Bu tanımı sorgulayacak olursak, bazı soruların cevaplanması gerekir. İnsan ihtiyacını kim belirler? Kaynaklar kime/neye göre yetersizdir? Bu ihtiyaçların karşılanmasında izlenecek yol nedir, özellikleri neler olmalıdır? Her kaynak ihtiyacın giderilmesinde kullanılabilir mi? Tüm bu sorulara cevap verebilmek kâinatın ve insanın niçin yaratıldığını bilmekle mümkündür.
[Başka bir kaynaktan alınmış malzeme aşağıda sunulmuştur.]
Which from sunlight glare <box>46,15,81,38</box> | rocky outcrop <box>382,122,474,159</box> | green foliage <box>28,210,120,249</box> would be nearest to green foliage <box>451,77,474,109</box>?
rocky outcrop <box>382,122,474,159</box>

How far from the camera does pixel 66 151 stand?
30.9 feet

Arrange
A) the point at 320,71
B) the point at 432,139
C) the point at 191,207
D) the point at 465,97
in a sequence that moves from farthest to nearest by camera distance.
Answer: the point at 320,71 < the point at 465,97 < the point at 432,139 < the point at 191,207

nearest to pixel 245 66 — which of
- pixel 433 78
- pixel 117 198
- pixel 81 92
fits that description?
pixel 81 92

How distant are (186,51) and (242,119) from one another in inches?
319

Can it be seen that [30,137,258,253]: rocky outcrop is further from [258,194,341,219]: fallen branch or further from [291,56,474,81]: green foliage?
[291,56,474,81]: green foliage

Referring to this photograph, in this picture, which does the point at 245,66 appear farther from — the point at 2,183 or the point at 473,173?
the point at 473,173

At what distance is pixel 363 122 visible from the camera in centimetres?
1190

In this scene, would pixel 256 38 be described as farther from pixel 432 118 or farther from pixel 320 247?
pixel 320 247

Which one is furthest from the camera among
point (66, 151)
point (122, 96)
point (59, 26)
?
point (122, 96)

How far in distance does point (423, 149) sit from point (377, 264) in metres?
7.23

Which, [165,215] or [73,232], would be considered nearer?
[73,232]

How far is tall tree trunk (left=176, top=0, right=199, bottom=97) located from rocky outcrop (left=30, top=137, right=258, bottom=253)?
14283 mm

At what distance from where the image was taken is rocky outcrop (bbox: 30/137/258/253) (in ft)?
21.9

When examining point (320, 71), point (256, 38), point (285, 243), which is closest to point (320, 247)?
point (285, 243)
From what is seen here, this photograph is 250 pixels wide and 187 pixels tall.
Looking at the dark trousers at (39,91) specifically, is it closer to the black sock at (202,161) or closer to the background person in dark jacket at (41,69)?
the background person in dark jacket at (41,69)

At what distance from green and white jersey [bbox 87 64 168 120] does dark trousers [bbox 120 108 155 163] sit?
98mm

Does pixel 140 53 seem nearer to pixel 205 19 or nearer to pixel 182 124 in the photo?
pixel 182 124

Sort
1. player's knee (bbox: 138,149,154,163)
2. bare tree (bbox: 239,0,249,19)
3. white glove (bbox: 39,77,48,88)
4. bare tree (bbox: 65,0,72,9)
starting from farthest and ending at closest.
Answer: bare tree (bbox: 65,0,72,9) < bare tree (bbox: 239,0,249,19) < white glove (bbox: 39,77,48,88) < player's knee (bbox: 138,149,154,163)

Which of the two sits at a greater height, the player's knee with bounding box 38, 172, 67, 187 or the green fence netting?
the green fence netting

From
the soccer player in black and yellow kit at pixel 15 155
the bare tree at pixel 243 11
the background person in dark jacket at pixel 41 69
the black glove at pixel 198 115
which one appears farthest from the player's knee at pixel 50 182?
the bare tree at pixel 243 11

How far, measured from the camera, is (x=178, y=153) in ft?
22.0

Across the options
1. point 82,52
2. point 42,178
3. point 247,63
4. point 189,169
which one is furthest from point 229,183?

Allah-u Teâlâ âlemleri ve insanı yaratmış ve insana ihtiyaçlarını giderebilmek için türlü imkânlar tanımıştır. Kâinat insanın geçimini sağlaması için yaratılmış ve yaratılan her insana belli oranda rızık tayin edilmiştir. Bu durum Kur’an-ı Kerim’de “Allah’ın size verdiği helal ve temiz rızıklardan yiyin ve kendisine iman ettiğiniz Allah’a karşı takva sahibi olun.” şeklinde ifade edilmiştir.[1]
Allah adildir, kendisine iman etsin etmesin bütün yaratılanların rızkını vermiştir. Ancak ayetlerde de belirtildiği üzere bazı insanların rızkı geniş, bazılarınınki kısıtlı tutulmuştur. Elbette bu da insan için bir imtihan vesilesidir.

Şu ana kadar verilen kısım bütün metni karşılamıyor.